Antes de que pudiera negarse otra vez, se cortó la línea. Respiró hondo y colgó el teléfono. ¿Su hermana pequeña se había casado con un rey? Y él se lo había perdido. Eso le hacía preguntarse qué más se habría perdido. Pero Sonia nunca le había dicho que se había sentido abandonada. Y nunca le había pedido nada. Hasta ese día.

-Pedro, estás loco -su socia, Paula Chaves, entró en su despacho sin levantar la vista de la propuesta que él le había entregado un rato antes-. No puede ser verdad que quieras invertir dinero en esto. Es una locura. Es arriesgado. Tengo ganas de sacudirte hasta que te tiemblen los dientes.

Continuó hablando, pero él sólo escuchaba a medias a la inteligente rubia de ojos azules llamada Paula. Una mujer sensata, realista y franca. En los dos años que llevaba trabajando para él, se había convertido más en socia que en secretaria.

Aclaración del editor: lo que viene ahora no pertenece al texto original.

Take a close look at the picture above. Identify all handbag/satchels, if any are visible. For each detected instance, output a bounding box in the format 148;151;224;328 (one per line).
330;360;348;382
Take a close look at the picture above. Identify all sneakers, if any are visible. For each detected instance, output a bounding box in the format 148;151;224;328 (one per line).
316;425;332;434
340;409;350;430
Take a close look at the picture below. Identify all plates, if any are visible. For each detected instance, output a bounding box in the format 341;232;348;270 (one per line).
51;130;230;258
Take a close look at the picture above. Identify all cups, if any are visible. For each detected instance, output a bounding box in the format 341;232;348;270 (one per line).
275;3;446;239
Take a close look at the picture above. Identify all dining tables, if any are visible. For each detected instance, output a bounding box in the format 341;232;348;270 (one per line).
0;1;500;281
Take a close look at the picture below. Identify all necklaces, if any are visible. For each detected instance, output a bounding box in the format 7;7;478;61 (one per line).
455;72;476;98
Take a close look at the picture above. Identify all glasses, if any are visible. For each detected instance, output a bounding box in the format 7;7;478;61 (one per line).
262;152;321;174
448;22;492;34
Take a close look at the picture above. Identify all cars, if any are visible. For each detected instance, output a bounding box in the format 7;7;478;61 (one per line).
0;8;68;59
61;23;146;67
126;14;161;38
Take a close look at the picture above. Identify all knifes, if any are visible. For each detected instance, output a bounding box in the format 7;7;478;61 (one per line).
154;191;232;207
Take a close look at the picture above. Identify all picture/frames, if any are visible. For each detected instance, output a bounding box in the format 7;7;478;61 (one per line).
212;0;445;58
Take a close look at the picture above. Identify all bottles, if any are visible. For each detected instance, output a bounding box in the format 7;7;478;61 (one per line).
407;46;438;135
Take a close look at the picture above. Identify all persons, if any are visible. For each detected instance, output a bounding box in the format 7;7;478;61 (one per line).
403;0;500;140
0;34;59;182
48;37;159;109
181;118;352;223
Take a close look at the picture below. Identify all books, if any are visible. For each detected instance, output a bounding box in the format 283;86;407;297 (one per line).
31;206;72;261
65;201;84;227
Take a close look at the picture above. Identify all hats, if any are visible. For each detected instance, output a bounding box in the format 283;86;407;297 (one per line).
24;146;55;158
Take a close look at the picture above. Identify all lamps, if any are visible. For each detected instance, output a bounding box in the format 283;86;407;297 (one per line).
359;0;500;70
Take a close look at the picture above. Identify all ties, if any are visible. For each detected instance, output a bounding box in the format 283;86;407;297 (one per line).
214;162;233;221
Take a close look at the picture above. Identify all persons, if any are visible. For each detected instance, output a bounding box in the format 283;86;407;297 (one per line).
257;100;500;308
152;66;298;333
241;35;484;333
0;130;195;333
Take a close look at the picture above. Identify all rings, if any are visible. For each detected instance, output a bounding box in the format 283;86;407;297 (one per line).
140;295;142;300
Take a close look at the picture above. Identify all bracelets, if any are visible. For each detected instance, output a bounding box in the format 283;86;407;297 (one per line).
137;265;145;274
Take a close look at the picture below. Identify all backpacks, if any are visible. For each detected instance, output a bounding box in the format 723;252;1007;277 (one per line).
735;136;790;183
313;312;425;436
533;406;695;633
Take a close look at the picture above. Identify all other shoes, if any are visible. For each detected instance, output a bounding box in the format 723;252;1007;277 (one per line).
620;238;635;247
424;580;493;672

Él había llegado a confiar plenamente en ella. Para bien o para mal, ella se había convertido en una vocecita interior. También era la única mujer despampanante con la que nunca se había enrollado. Y pensaba mantenerlo así, porque las mujeres que se enrollaban con él desaparecían al día siguiente. Algunas, incluso en el mismo día. No haría nada para perder a Paula porque la necesitaba cerca, aunque lo que bullía en su cabeza no tenía nada que ver con los negocios. Él había hecho fortuna por seguir a sus instintos y, esa vez, su instinto le decía que la llevara a conocer al marido de Sonia. Cuando Paula dejó de hablar para tomar aire, él dijo:

-¿Qué te parecería pasar las navidades en Londres?